Hoje eu estava pensando em você, quando vi dois sóis no crepúsculo. O mundo tornou-se um lugar bem mais solitário depois que você foi embora e eu fiquei. Sinto-me um estrangeiro aqui, um estranho. As coisas não são mais como antes. Eu vi pessoas se machucando para atingir outras. Conheci gente capaz de abandonar um coração mesmo sabendo que ainda estava viva dentro dele. E houve quem procurasse a morte do corpo e da alma por acreditar que só assim permaneceria vivo para sempre em um coração que já estava vazio. Coisas assim, que um dia eu sequer pude imaginar. Agora, o amor nasce da pele, e o toque é tudo.

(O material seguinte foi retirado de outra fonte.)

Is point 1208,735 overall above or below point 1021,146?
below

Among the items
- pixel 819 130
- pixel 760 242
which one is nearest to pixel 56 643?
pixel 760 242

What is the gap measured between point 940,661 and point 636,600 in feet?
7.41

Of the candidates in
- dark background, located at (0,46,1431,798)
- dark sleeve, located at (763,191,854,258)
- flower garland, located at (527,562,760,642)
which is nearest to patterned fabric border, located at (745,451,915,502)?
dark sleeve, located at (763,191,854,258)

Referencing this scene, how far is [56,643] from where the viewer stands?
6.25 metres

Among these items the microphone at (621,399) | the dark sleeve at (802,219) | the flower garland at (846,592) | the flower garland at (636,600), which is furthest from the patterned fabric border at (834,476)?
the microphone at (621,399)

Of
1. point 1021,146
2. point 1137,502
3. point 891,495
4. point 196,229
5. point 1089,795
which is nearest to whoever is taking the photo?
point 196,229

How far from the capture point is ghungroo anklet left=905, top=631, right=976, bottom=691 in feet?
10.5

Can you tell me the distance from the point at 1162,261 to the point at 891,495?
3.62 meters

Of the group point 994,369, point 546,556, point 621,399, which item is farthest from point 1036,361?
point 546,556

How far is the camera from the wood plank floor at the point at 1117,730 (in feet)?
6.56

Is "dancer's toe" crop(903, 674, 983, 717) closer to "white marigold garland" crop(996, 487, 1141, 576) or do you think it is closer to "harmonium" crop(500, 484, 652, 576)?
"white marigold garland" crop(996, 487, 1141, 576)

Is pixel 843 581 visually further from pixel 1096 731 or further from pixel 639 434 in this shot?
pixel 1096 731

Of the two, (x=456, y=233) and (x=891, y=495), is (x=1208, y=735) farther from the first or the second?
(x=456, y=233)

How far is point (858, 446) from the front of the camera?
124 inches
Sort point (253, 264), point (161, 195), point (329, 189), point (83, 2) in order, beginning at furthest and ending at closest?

Não há mais tempo. Serei devorado pelos meus próprios filhos, da mesma forma que devorei meu criador e o substituí por minha imagem e semelhança. E não deixarei lembranças. Seria apenas vaidade.

Eu estive lá, no primeiro lugar. Senti o magnetismo no ar. Senti o gosto de metal nas gotas de chuva. Eu ouvi as vozes sussurrando em meu ouvido. Uma raposa cruzou o olhar com o meu. Era você quem estava ali comigo. Era você. Era como você. Eu era como você, e eu me senti como você. Enquanto olhava para cima, com o olhar perdido em uma escuridão sem fim, eu ouvi sua voz. Eu acreditei. Eu sempre acredito. Mas depois eu esqueço.

Eu tive uma visão lá do espaço. Eu vi o planeta em chamas. Aquela esfera azul transformou-se em uma laranja podre, uma massa negra e vermelha. Havia a doença, e a doença estava em nossos filhos, e a doença era nossos filhos. Eles se escondiam atrás de muralhas para se proteger daqueles que lutavam para se proteger deles. Finalmente eles aprenderam a viver sem nações, mas as fronteiras estão vivas em cada muro, em cada porta que não se abre sem um pedido de identificação. Eles criaram um novo mundo dentro de suas máquinas de brincar de deus, mas até mesmo esse “admirável mundo novo” estava carregado de ódio e ambição, e também nele as pessoas matavam, morriam e renasciam incessantemente. O mundo que eles criaram não é em nada diferente do que aquele que foi criado para nós há tanto tempo que nem lembramos realmente por que.

Mas não podemos culpá-los. Não há ninguém para culpar quando todos somos tão iguais. Não fomos nós que fizemos tudo, mas nós também demos o primeiro passo. Fomos nós que os ensinamos como matar deus, como enganar o diabo e como escravizar os próprios pais. Eles são nossa imagem e semelhança.

Tais quais nossos deuses, os deuses deles também pedem provas de devoção, mas estes não pedem a décima parte para receber o todo. Estes exigem o todo por uma décima parte do prazer que era nosso por direito. E o prazer ainda é um crime. O prazer sempre foi um crime. Mas o crime compensa.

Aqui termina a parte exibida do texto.